La prima edizione di Alias, il nostro master in traduzione letteraria, è alle porte. 
Perché consiglieresti di frequentare questo corso, e a chi lo consiglieresti?

Consiglierei questo corso a chi sta iniziando a cimentarsi con la traduzione e vorrebbe trasformare curiosità e passione in lavoro. E senz’altro a chi, come me anni fa, arriva da una formazione universitaria più che altro teorica. Alias è l’opposto, fa della pratica e dell’esercizio vivo sul testo il suo cardine principale, e apre quindi a un confronto costante, importantissimo per il nostro mestiere.

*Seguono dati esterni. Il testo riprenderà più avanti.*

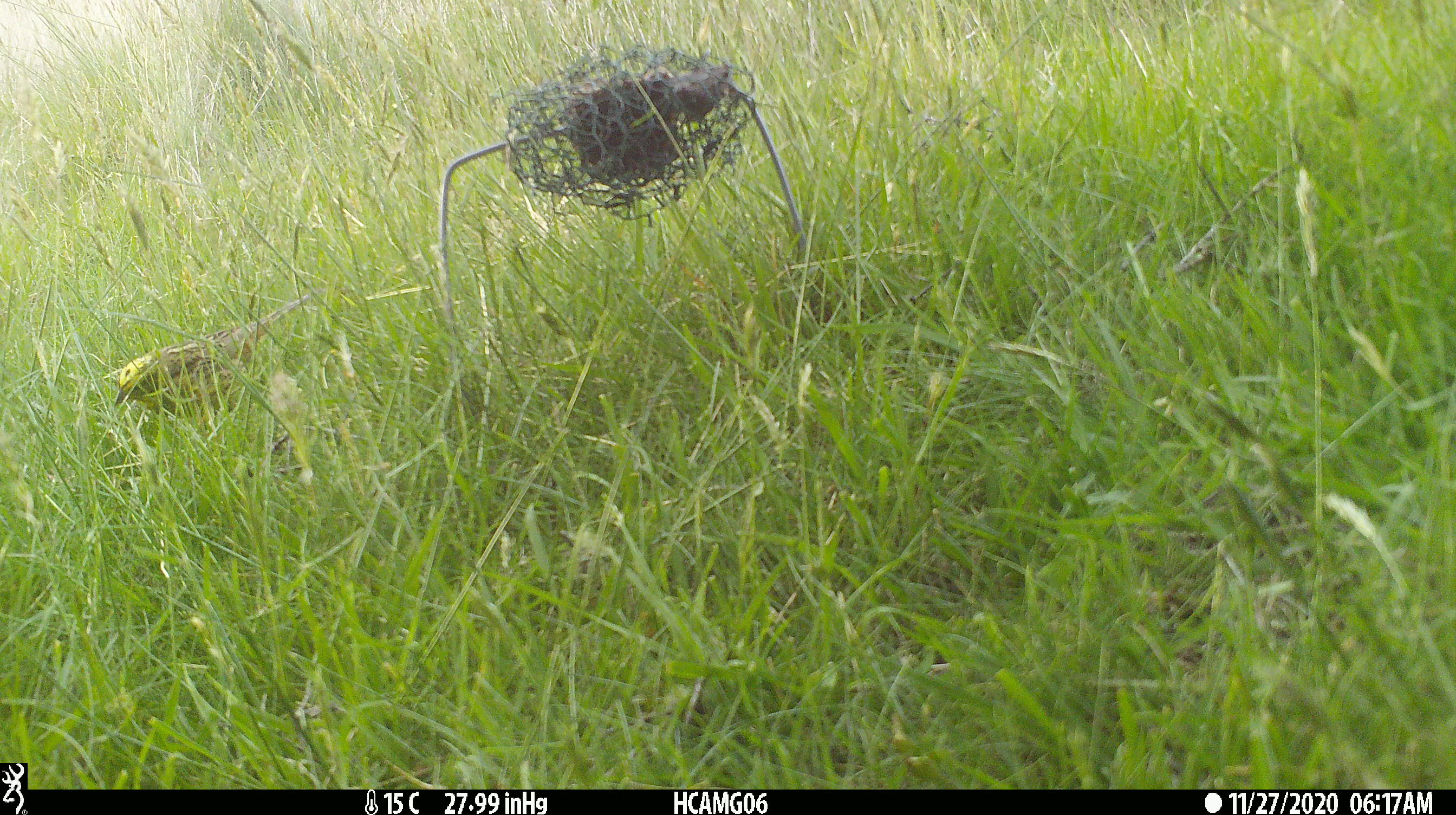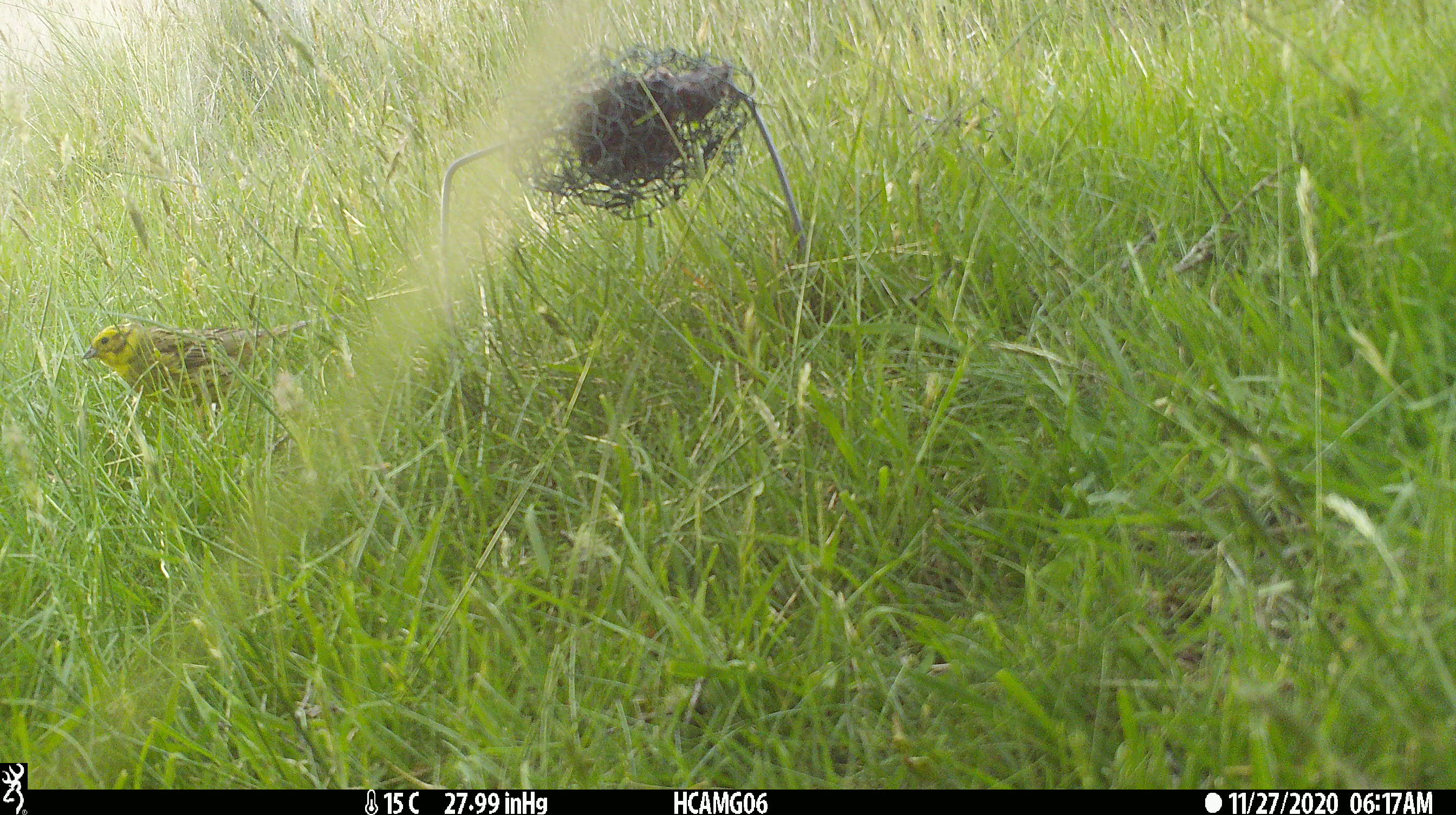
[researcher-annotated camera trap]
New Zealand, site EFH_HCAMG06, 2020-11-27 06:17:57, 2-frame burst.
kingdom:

Oltre a questo, di fondamentale importanza mi sembra il contatto diretto con il mondo editoriale che il master offre, un aspetto che spesso si sottovaluta ma che fa davvero la differenza in termini di formazione.

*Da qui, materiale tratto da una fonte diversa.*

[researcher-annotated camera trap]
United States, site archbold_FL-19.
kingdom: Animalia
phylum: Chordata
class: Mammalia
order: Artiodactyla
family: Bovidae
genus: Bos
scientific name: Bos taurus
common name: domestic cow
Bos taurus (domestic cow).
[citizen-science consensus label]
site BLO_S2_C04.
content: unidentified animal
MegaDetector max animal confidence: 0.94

Quando hai scelto di diventare un traduttore? Qual è stato il tuo percorso professionale?

L’interesse e la curiosità per le lingue straniere c’è da sempre, da prima di averne una consapevolezza chiara, che forse è arrivata al liceo, grazie agli amici e ai testi giusti. Dopo una laurea in Traduzione Letteraria sentivo però di avere ancora tutto da imparare, volevo mettere le mani in pasta, capire chi e cosa c’era davvero dietro i libri.
Con un corso di editoria ho scoperto un mondo e gioie e dolori del lavoro redazionale. Dopo il corso è venuto un tirocinio, e parallelamente le prime collaborazioni. Oggi mi occupo di libri a tempo pieno, e tra tutte le fasi di lavorazione, la traduzione è ancora quella che mi appassiona di più.

Qual è stato l’ultimo libro che hai tradotto? Come hai gestito i tempi, quali sono state le difficoltà?

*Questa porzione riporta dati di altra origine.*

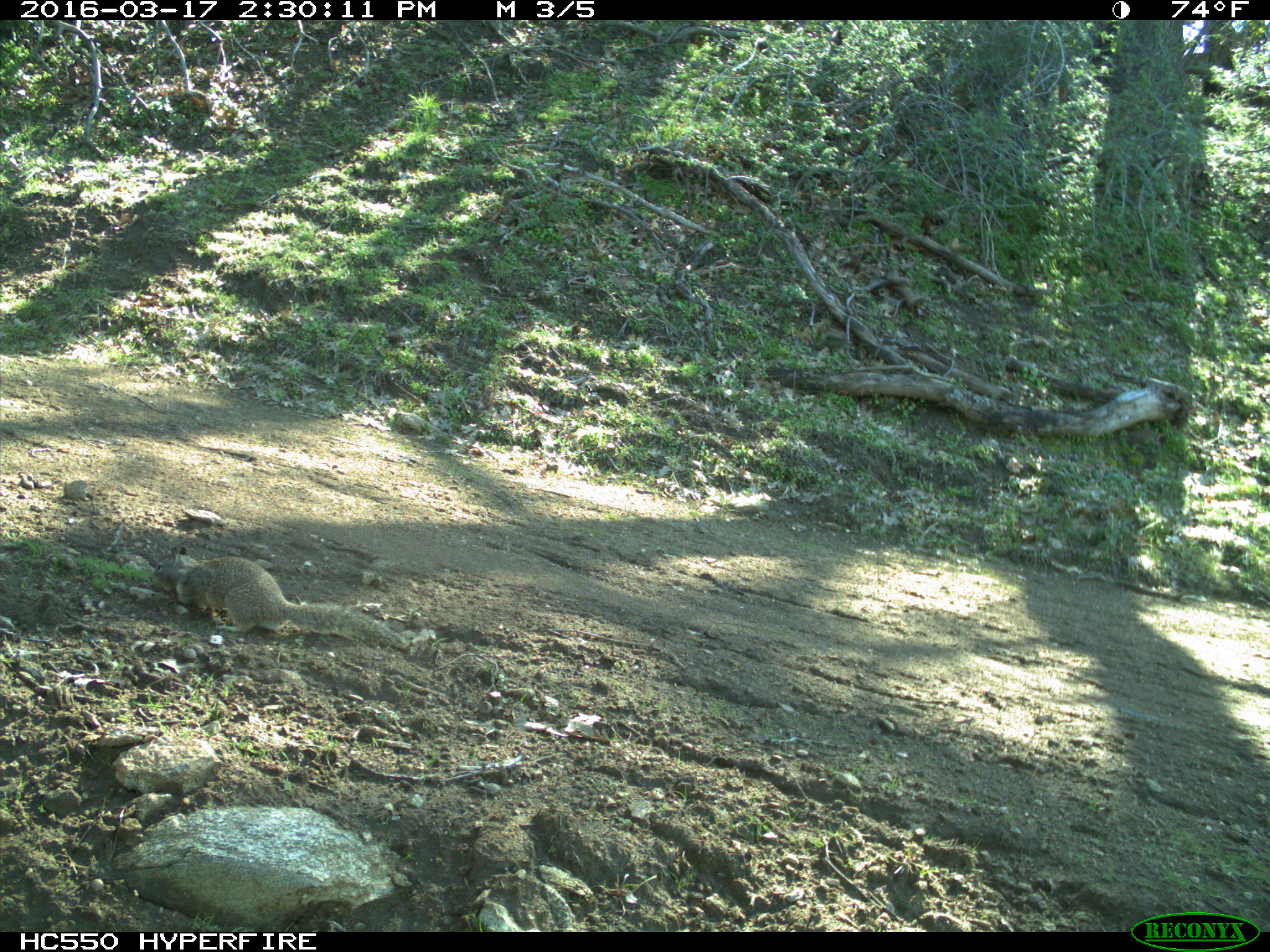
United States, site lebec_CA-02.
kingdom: Animalia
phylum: Chordata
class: Mammalia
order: Rodentia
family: Sciuridae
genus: Otospermophilus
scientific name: Otospermophilus beecheyi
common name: california ground squirrel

Ho consegnato qualche mese fa una nuova traduzione di un classico messicano: Farabeuf o la cronaca di un istante, di Salvador Elizondo, ripubblicato da LiberAria.
Era la prima volta che mi cimentavo nella ritraduzione di un libro, con tutti gli accorgimenti e le paranoie che un’operazione del genere comporta. Il tempo è sempre tiranno, ma in questo caso la sfida è stata più che altro con il tempo interno del romanzo: il racconto ossessivo di pochi istanti, in un equilibrio perfetto tra movimento e ripetizione.